Средоточием нашей жизни был паб. Облупленная коричневая дверь с двумя окошками матового стекла почти не закрывалась. Круглая, неровно истертая латунная ручка сияла от постоянных прикосновений. Имелись, надо думать, всяческие правила и время суток, когда торговать спиртным запрещалось, но я их что-то не припомню. Дверь я видел чуть ли не с уровня тротуара, и она до сих пор мне кажется великанской. Внутри был устроен кирпичный пол, стояли скамьи с высокими спинками, а в углу, возле стойки, – два табурета. Уютное местечко, теплое, шумливое, загадочное пристанище взрослых. Позднее я заглядывал туда, когда срочно требовалось найти мать, и никто и никогда не говорил мне, что мое присутствие возбраняется. А впервые туда я попал из-за нашего постояльца.

Жил он прямо у нас над головой, пользовался нашей печкой, колонкой и нужником. Сдается мне, что он был той самой трагедией, про которую социологи и экономисты настрочили так много книг в девятнадцатом и двадцатом столетиях. Воссоздать его в уме не так уж и сложно. Начнем с того, что при разглядывании с высоты моего тогдашнего роста – от горшка два вершка – он выглядел коротышкой. Эдакий окурок из ремесленника, потому как был он опрятненький и в каком-то смысле с достоинством. Водопроводчик? Плотник? Но при этом очень старый, его даже было трудно вообразить как-то иначе. Скелетик, который не разваливался только оттого, что был обтянут кожей и синим лоснящимся костюмом из саржи. Носил коричневый шарф, чьи концы подтыкал под пиджачные борта… а вот башмаков я не помню – наверное, потому, что вечно глазел на него снизу вверх. У него были интересные руки: все в узлах, венах и бурых пятнах старческой пигментации. Он никогда не снимал мягкую фетровую шляпу – даже когда сидел у окна наверху, семенил по тротуару, крался в уборную или просиживал у стойки в «Светиле». А усы его были и вовсе примечательными: они смотрели вниз, а своей белизной и мягкостью напоминали лебяжий пух. Усы закрывали ему весь рот – словом, красота да и только. Но еще удивительнее была его манера дышать, шумно и по-птичьи быстро: вдох-выдох, вдох-выдох, вдох-выдох, без остановки, тик-тик-тик, хрупкие часики, вечно куда-то спешащие, боящиеся упустить время, потратить его на нечто иное. Над усами и под нависшими бровями его востроносого лица таращились глазки, озабоченные и испуганные. Мне всегда казалось, что он видит что-то недоступное другим, нечто крайне захватывающее и тревожащее. Тик-тик-тик, с утра до вечера, круглыми сутками. Народ не обращал внимания. Меня это не беспокоило, мать тоже, да и был он нашим постояльцем, держащимся за окурок собственной жизни. Укладываясь на ночь и вставая утром, я через дощатый сосновый потолок слышал, как он там тикает. На вопросы он отвечал словно спринтер, только что отмахавший милю за четыре минуты; он отдувался и отфыркивался, панически заглатывая воздух, будто в третий раз подряд выныривал, вдох-выдох, вдох-выдох, вдох-выдох. Как-то раз, когда он сидел и смотрел сквозь печку, я подкатил к нему с вопросом. Любопытство заело. Он мне и выдал свой одышливый, наработанный ответ – едва не поперхнувшись словами, поспешно ловя ртом воздух, как иной человек подхватывает оброненную чашку в дюйме от пола.

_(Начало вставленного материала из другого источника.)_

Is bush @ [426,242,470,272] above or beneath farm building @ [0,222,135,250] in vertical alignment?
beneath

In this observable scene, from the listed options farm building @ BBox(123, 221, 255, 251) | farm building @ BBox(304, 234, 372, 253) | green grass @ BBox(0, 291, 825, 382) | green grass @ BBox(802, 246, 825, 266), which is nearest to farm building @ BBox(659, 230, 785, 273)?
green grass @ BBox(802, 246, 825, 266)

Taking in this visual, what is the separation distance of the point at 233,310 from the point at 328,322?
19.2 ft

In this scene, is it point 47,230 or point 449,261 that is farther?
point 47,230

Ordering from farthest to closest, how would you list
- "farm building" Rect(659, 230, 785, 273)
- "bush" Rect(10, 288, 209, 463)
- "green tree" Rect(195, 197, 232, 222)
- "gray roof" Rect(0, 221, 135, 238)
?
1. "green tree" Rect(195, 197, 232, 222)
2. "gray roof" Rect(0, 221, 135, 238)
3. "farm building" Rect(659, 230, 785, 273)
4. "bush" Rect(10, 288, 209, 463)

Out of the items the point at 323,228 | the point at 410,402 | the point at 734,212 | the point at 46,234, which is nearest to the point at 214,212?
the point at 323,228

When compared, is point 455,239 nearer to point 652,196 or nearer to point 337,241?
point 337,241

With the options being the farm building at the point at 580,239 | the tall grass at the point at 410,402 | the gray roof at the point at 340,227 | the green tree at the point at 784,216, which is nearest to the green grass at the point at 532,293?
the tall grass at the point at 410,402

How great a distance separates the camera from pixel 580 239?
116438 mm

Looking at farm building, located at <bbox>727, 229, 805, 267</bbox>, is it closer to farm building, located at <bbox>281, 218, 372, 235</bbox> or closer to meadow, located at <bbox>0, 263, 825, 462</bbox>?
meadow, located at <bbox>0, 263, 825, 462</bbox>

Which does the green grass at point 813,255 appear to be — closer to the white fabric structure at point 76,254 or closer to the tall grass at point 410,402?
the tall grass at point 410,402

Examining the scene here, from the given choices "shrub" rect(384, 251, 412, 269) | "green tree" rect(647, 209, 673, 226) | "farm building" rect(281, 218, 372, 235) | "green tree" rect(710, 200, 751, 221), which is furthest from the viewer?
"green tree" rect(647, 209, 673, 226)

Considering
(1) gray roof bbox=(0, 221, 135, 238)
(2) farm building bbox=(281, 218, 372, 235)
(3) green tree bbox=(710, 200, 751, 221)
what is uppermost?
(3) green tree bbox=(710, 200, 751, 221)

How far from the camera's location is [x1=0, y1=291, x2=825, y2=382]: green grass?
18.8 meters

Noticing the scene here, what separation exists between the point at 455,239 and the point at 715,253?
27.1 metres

– У меня… фр-р, уф-ф, тик-тик-тик… в груди… тик-тик-тик… бородавка. – «Фр-ф», «уф-ф» и очередной, отчаянный рывок за воздухом к концу фразы.

В жизни не видел, как он ест; хотя, если призадуматься, он наверняка чем-то питался. Но как? На это не было времени. Сколько суток должно пройти, чтобы организм выработал весь жир и все мясо, полный запас топлива? И как долго душа сможет саму себя поддерживать за шнурки, сосредоточившись лишь в глазах? Тик-тик-тик, и хотя он заглядывал в «Светило» как и все прочие, он не мог много пить, и вот почему обвислая поросль, закрывавшая ему рот, так походила на лебяжий пух. Сдается мне сейчас, что у нашего постояльца был рак; с кислой усмешкой замечаю за собой желание тут же встроить эту скороспелую конъектуру в некую упорядоченную схему вещей. Впрочем, на ум приходит, что все схемы раз за разом разваливались, что жизнь случайна и что зло ненаказуемо. Отчего должен я связывать того мужчину, того ребенка с вот этой нынешней головой, сердцем и руками? При желании я мог бы вызвать в памяти формальное преступление тогдашнего периода, потому что я как-то раз стибрил двухпенсовик у этого старика, купил лакрицы, к которой до сих пор питаю слабость, – и не воздалось мне ничегошеньки. Но то были дни ужасающей и безответственной невинности. Видно, тянет меня на литературщину, коли я слепил свой рассказ, дабы показать, как на мертвые глаза моего духовного зрения легли эти два пенса, раз уж я от них избавился. А зачем тогда я пишу? До сих пор надеюсь на схему? Чего я ищу?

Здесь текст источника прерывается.